*Passage proposé*
Le patrimoine spirituel commun de l'Europe, les valeurs issues de nos racines judéo-chrétiennes, enrichies par les influences de la culture grecque et romaine, par la Renaissance carolingienne, les Lumières et les normes démocratiques, le respect de l'unicité de l'être humain, de sa dignité et de ses droits inaliénables, constituent les fondements historiques de la compréhension européenne, au commencement de laquelle figurait avant tout un désir ardent de paix.
Sur les ruines de deux guerres mondiales, les Européens ont créé au cours des sept dernières décennies un espace de respect de la dignité humaine et des libertés fondamentales, de démocratie et d'État de droit. Un système de tolérance et de respect de l'autre, un système dont le point de référence décisif est les droits de l'homme.
L'histoire de l'unification européenne nous a déjà montré à maintes reprises la force révolutionnaire du désir de mettre fin à l'oppression et d'instaurer le respect des droits de l'homme. Et ce n'est pas un hasard si la Grèce a adhéré aux Communautés européennes après avoir surmonté la dictature militaire, l'Espagne après le franquisme et le Portugal après la « révolution des œillets », si les États d'Europe centrale et orientale ont dès le début envisagé leur avenir sous l'égide de l'Union européenne après l'effondrement du communisme et de ses régimes totalitaires. Car ils n'aspiraient pas avant tout à une Europe de la prospérité économique, mais plutôt à une Europe de valeurs communes.
Il est toutefois indéniable que l'Union européenne a connu, au cours des sept dernières années, des faiblesses, des crises et des revers qui relèguent aujourd'hui au second plan de nombreuses réalisations du processus d'intégration et qui ont surtout pour conséquence une perte dramatique de confiance. En cette période où de nombreux citoyens européens sont en quête de repères, Sa Sainteté le pape François adresse un message d'espoir et d'encouragement, un message « d'espérance fondée sur la confiance que les difficultés peuvent devenir de puissants moteurs d'unité pour surmonter toutes les peurs qui traversent l'Europe et le monde entier » et un « encouragement à revenir à la ferme conviction des pères fondateurs de l'Union européenne, qui souhaitaient un avenir fondé sur la capacité de travailler ensemble pour surmonter les divisions et promouvoir la paix et la communion entre tous les peuples du continent. Au cœur de ce projet politique ambitieux se trouvait la confiance dans l'être humain, non pas tant en tant que citoyen ou sujet économique, mais en tant que personne dotée d'une dignité transcendante ».

*Consigne*
Reprenez le passage sur les valeurs communes de l'Europe après sa dernière phrase et poursuivez-le sur le même ton.

*Données enregistrées*
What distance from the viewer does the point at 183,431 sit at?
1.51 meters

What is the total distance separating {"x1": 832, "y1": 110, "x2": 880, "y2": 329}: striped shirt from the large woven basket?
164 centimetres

*Réponse*
Le Directoire de la Société pour l'attribution du Prix international Charlemagne d'Aix-la-Chapelle est honoré de décerner en 2016 le Prix international Charlemagne d'Aix-la-Chapelle à Sa Sainteté le Pape François, en reconnaissance des messages et des signes exceptionnels que son pontificat a donnés en faveur de la paix et de la compréhension, de la miséricorde, de la tolérance, de la solidarité et de la sauvegarde de la création.
« L'heure est venue de construire ensemble une Europe qui ne soit pas centrée sur l'économie, mais sur la sainteté de la personne humaine, sur les valeurs inaliénables ; une Europe qui embrasse courageusement son passé et regarde avec confiance vers l'avenir pour vivre son présent dans la plénitude et l'espérance. Le moment est venu d'abandonner l'idée d'une Europe effrayée et repliée sur elle-même pour réveiller et promouvoir une Europe protagoniste et porteuse de science, d'art, de musique, de valeurs humaines et aussi porteuse de foi. L'Europe [...] qui regarde l'homme, le défend et le protège ; l'Europe qui avance sur un terrain sûr et solide, un point de référence précieux pour toute l'humanité ! »
Lorsque le pape François a conclu son discours historique devant le Parlement européen en novembre 2014 par ces mots, il avait auparavant lancé un appel très pressant aux députés afin qu'ils placent la dignité humaine et les idéaux des pères fondateurs de l'Europe au centre de leur action et qu'ils contribuent, en tant que législateurs, à ce que le grand potentiel de l'idée européenne, que de nombreuses régions du monde envient à l'UE, ne soit pas gaspillé.
II.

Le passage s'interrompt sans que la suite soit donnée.